- _Text to read_
BEGIN
I'm not sure I understand - what do you want the HTML for? Of the 3 cookie files you've sent me, which are you referring to? Assuming you're referring to top.txt, it's just the standard facebook login page. Basically, you send the cookie to the facebook server, the server replies to tell your browser (or in this case, Python) to trash those cookies, as they're not valid, and sends you the login page HTML

fashan7 commented 3 years ago

I have removed the 2FA from this account, which I will send to u via mail. please check. @neon-ninja

neon-ninja commented 3 years ago

What do you get when you run those cookies yourself?

fashan7 commented 3 years ago
`>>> for file in ["cookies3.txt"]:
...     set_cookies(file)
...     print(file, _scraper.is_logged_in())
...
END
- _Provided data_
BEGIN
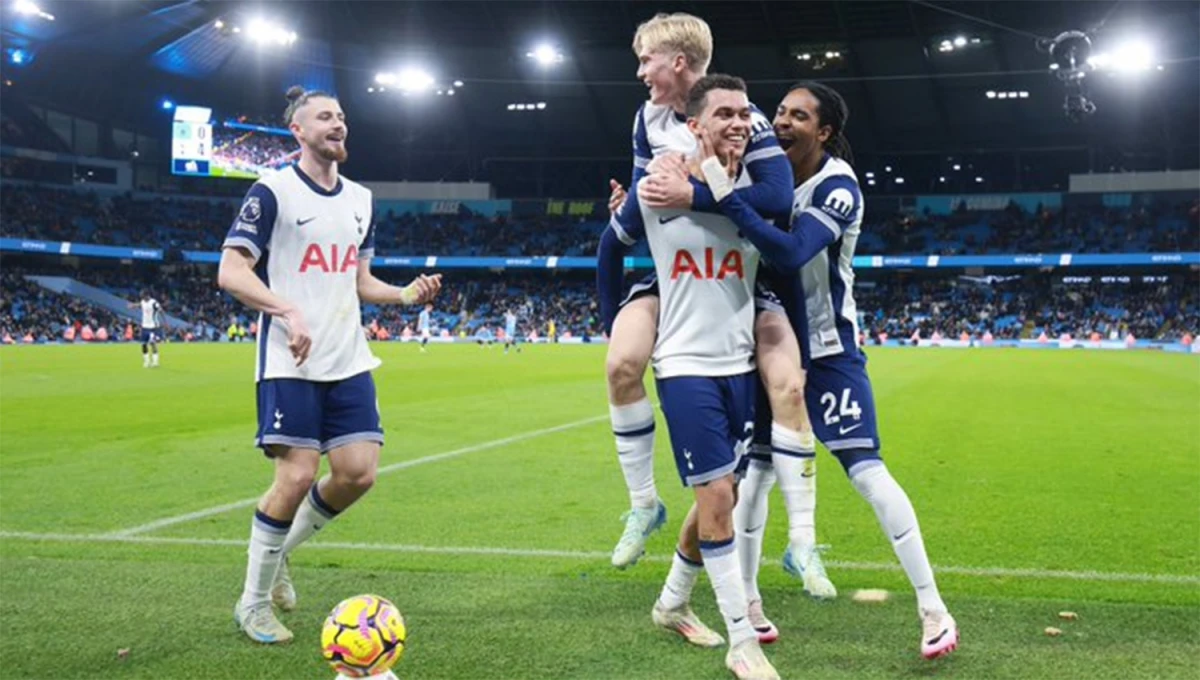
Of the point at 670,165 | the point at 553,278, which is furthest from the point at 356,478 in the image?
the point at 553,278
END
- _Set problem A_
List every sentence in the forum thread that ends with a question mark.
- _Set problem B_
Reproduce the forum thread word for word from "I have removed" to "those cookies yourself?".

- _Result A_
- I'm not sure I understand - what do you want the HTML for?
- Of the 3 cookie files you've sent me, which are you referring to?
- What do you get when you run those cookies yourself?

- _Result B_
I have removed the 2FA from this account, which I will send to u via mail. please check. @neon-ninja

neon-ninja commented 3 years ago

What do you get when you run those cookies yourself?